Major capacity loss on the web servers
Incident Report for WeTransfer
Postmortem

The incident started around 10:30 UTC. We routinely update our dependencies to keep our users, and our servers, secure. A dependency on encryption libraries was silently introduced one of the modules used by ansible, the tool we use for provisioning our servers. This is an indirect dependency that we do not have control over. This dependency made it impossible for us to start new machines, because essential provisioning tasks were failing. We have found the cause, pinned our ansible installation to specific versions, and opened an issue with the ansible project on GitHub so that the problem can be resolved upstream. We also pinned our provisioning systems to versions that guarantee deployment, and added the encryption libraries to our deployment manifests.
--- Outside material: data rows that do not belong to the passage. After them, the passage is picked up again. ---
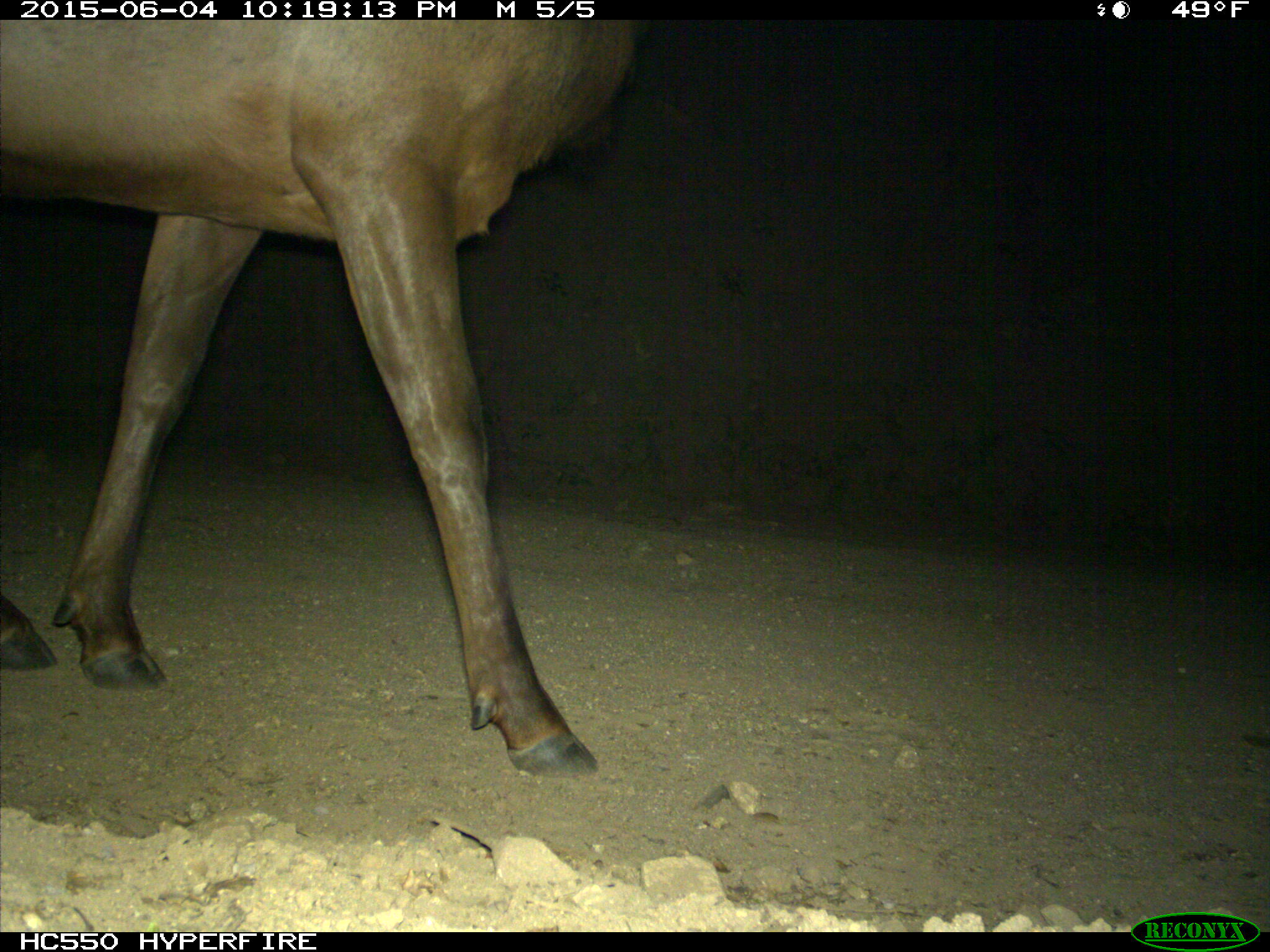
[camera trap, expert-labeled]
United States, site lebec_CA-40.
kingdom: Animalia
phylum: Chordata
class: Mammalia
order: Artiodactyla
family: Cervidae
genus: Cervus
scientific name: Cervus canadensis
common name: elk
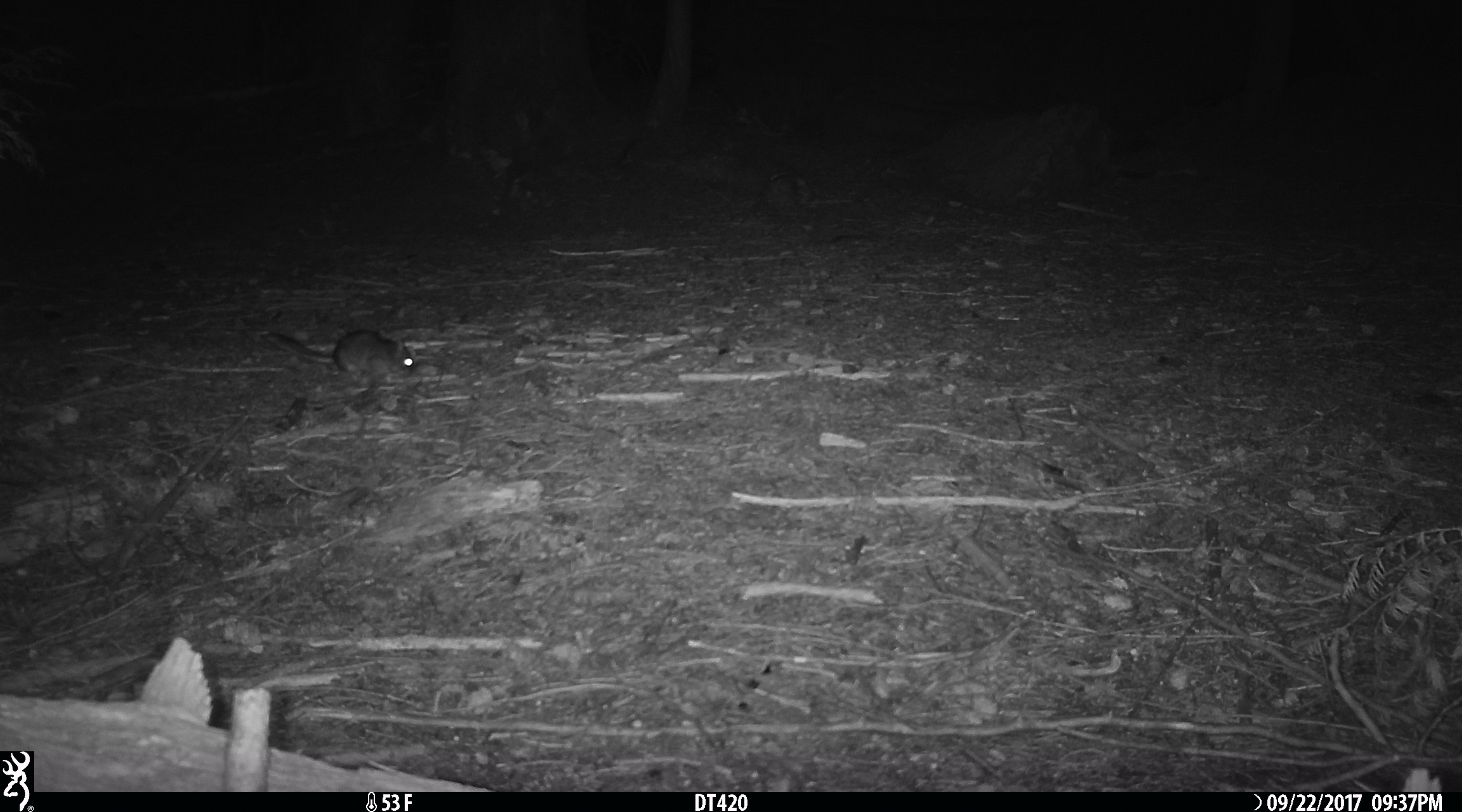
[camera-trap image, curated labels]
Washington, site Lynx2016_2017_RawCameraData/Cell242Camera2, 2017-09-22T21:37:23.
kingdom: Animalia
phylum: Chordata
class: Mammalia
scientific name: Mammalia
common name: small mammal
Small mammal (Mammalia). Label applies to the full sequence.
Posted Apr 29, 2016 - 12:32 UTC

Resolved
The issue has been resolved, we are going to place a post-mortem explanation.
Posted Apr 29, 2016 - 12:25 UTC
Monitoring
Everything is operational. We're monitoring as the servers are coming up. Post-mortem will follow.
Posted Apr 29, 2016 - 11:30 UTC
Identified
We are currently having issues with web server capacity. The cause has been identified and we are working on resolving the issue.
Posted Apr 29, 2016 - 10:08 UTC